Ref: Barfoot, Timothy D. State Estimation for Robotics. Cambridge University Press, 2017. Section 5.3

Deriving Cauchy M-Estimator For M.A.P Estimation

We would like to derive a common M-Estimator (Maximum Likelihood Type Estimator), the Cauchy cost function, from the point of view of covariance estimation. Specifically, we would like to derive it from the point-of-view of maximizing the a posteriori distribution.

We will begin with the traditional MAP estimation cost function.

$J(x) = \frac{1}{2} \sum_{n=1}^{N} r(x)^T \Sigma_n^{-1} r(x),$

where $r_n(x)$ is the residual of state $x$ at iteration $n$, and $\Sigma_n$ is the provided covariance at iteration $n$. This provides us with the traditional optimization problem, as provided below.

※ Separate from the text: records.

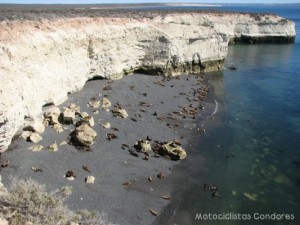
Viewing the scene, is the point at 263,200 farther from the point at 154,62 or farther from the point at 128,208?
the point at 154,62

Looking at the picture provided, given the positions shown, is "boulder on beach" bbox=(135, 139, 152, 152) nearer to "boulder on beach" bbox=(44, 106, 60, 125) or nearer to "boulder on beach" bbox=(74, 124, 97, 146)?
"boulder on beach" bbox=(74, 124, 97, 146)

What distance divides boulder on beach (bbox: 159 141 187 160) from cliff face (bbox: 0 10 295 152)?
726 cm

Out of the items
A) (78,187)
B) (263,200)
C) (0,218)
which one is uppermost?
(0,218)

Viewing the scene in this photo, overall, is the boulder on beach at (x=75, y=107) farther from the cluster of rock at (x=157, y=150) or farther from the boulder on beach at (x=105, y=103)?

$\{x^{*}\} = \text{arg min}_x \ J^{'}(x) \ = \ \text{arg min}_x -\text{ln} \ p(x|z)$

In the optimization problem provided above, it is assumed that the covariance is provided a priori. However, this is not always a valid assumption, so, it is desirable to be able to estimation both the state vector and the covariance estimate concurrently. To do so, we can augment our optimization problem as

$\{x^*, \Sigma^*\} = \text{arg min}_{x,\Sigma} \ J^{'}(x,\Sigma) = \ \text{arg min}_{x,\Sigma} -\text{ln} \ p(x|\Sigma, z)p(\Sigma),$

which can be factorized as

$\{x^*, \Sigma^*\} = \text{arg min}_{x,\Sigma} \prod_{n=1}^N \ p(x|\Sigma_n, z_n)p(\Sigma_n).$

Now, we need to provide a prior on our covariance matrix. A commonly utilized prior, due to the fact that it’s a conjugate proir to symmetric nonnegative-definite matrices, is the Inverse Wishart distribution, which is defined as,

$\Sigma_n \sim \mathcal{W}^{-1}(\Psi_n, \nu_n) \quad \text{if} \quad p(\Sigma_n) = \frac{|\Psi_n|^{\nu_n/2}}{2^{\frac{\nu_n\Sigma_n}{2}}\Gamma_{\Sigma_n(\nu_n/2)}} |\Sigma_n|^{-\frac{\nu_n + \Sigma_n +1}{2}} e^{-\frac{1}{2} Tr[\Psi_n\Sigma_n^{-1}]},$

where, $\nu_n$ is the degrees-of-freedom, and $\Psi_n$ is a scaling matrix.

If we plug the inverse wishart prior into the factorized objective function, we are left with,

$J^{'}(x,\Sigma) = \frac{1}{2} \Sigma_{n=1}^N ( r_n(x)^T \Sigma_n^{-1} r_n(x) - [ \nu_n + \Sigma_n + 2 ] \text{ln}( |\Sigma_n^{-1}| ) ) + Tr[\Psi_n \Sigma_n].$

Now, to find the optimal covariance estimate, we can set the partial derivative of our objective function w.r.t. $\Sigma^{-1}$ equal to zero, as provided below.

$\frac{\partial{J^{'}(x,\Sigma)}}{\partial{\Sigma_n^{-1}}} = \frac{1}{2} r_n(x) r_n(x)^T - \frac{1}{2} [\nu_n + \Sigma_n +2] \Sigma_n + \frac{1}{2} \Psi_n$

Setting the expression provided above equal to zero, we are left with the optimal covariance estimate.

$\Sigma_n(x) = \frac{1}{\nu_n + \Sigma_n +2} \Psi_n + \frac{1}{\nu_n + \Sigma_n +2} r_n(x) r_n(x)^T$

Finally, if we plug our expression for the optimal $\Sigma_n$ back into the objective function, we are left with,

$J^{'}(x) = \frac{1}{2}\sum_{n=1}^N \alpha_n \ \text{ln} \ (1 + r_n(x)^T \Psi_n^{-1} r_n(x)),$

where $\alpha = \nu_n + \Sigma_n + 2$. Which is the same objective function as specified by the Cauchy M-estimator.